Exercise 1 - From the patent page below, set down the passage that begins at the words "Field of the" and stops after the words "word sense disambiguation.", with its wording unchanged.
Exercise 2 -
Answer these questions using the patent page below:
(a) Who is named as the original assignee?
(b) What is the priority date?
(c) To what general field does the invention relate?

Text for analysis -
◆ ◆ ◆
WO2015080559A2

WO2015080559A2 - A method and system for automated word sense disambiguation

Info

Publication number: WO2015080559A2
Application number: PCT/MY2014/000154
Authority: WO
Inventors: Chu Min Xian Benjamin; Qiang Liu; Lukose Dickson
Original assignee: Mimos Berhad
Priority date: 2013-11-27
Filing date: 2014-05-29
Publication date: 2015-06-04
Also published as: MY182881A

Description

A Method and System for Automated Word Sense Disambiguation

Field of the Invention

[0001] The present invention relates to information processing. More specifically, the present invention relates to a system and method for automated word sense disambiguation.

Background

[0002] Word Sense Disambiguation (WSD) is known to be challenging subject in the field of Natural Language Processing (NLP). The challenge arises from the lack of means to address properties of context that characterize the use of words in a given sense. Further, there is also lack a standard and exhaustive inventory for word sense. It is also noted the accuracy of the current means to process disambiguation results at the final end is often questionable.
◆ ◆ ◆
Data segment -
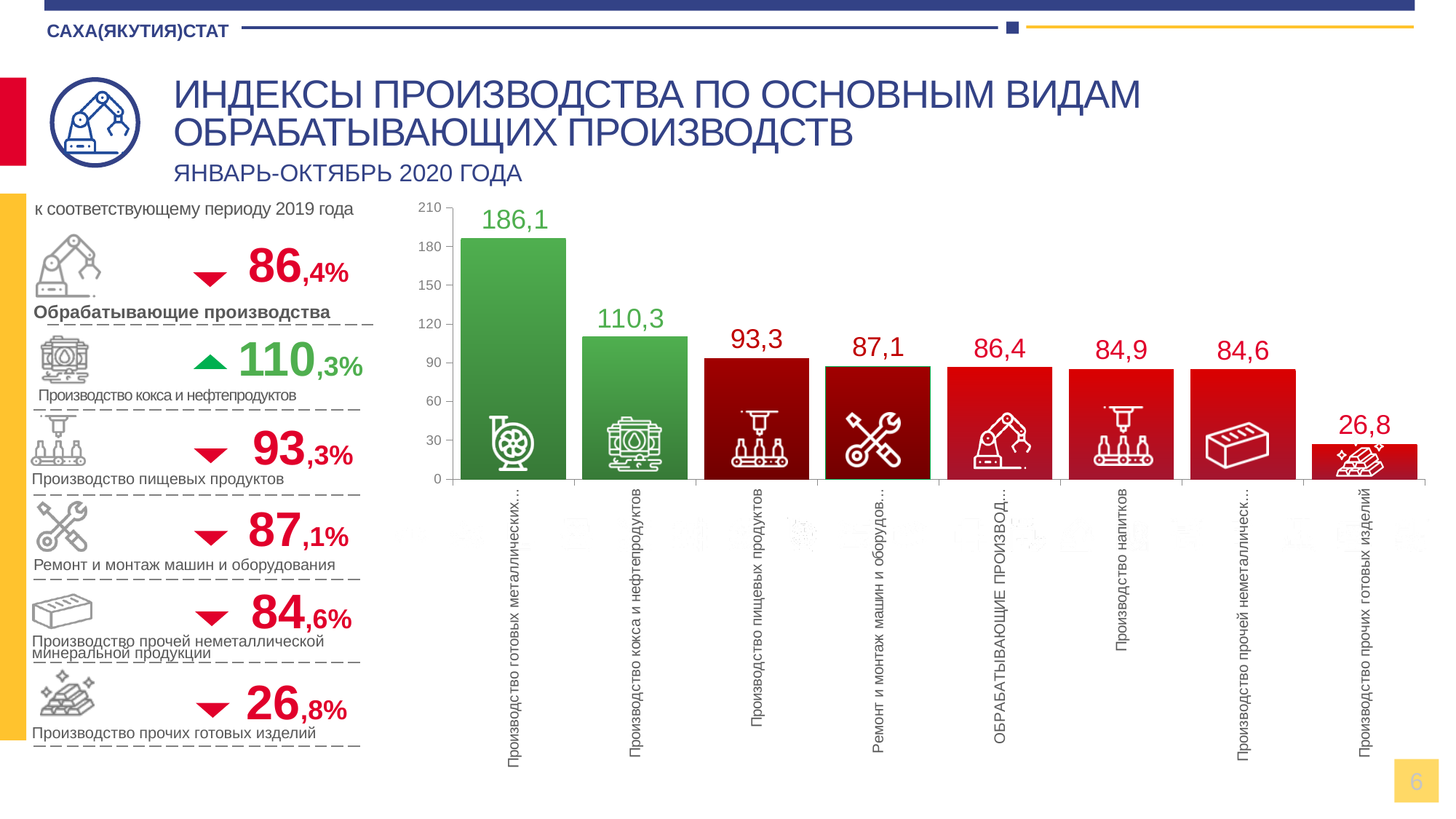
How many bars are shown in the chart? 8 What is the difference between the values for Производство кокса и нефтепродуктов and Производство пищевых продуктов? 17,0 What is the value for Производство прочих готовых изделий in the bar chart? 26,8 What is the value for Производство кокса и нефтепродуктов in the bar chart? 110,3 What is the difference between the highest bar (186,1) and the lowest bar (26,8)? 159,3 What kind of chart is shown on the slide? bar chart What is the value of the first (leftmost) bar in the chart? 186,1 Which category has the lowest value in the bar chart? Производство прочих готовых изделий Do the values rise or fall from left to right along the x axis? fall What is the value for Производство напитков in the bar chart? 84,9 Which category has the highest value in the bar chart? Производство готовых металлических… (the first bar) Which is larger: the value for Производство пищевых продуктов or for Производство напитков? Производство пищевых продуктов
◆ ◆ ◆
Written answer 1 -
Field of the Invention

[0001] The present invention relates to information processing. More specifically, the present invention relates to a system and method for automated word sense disambiguation.

Written answer 2 -
(a) Mimos Berhad
(b) 2013-11-27
(c) Information processing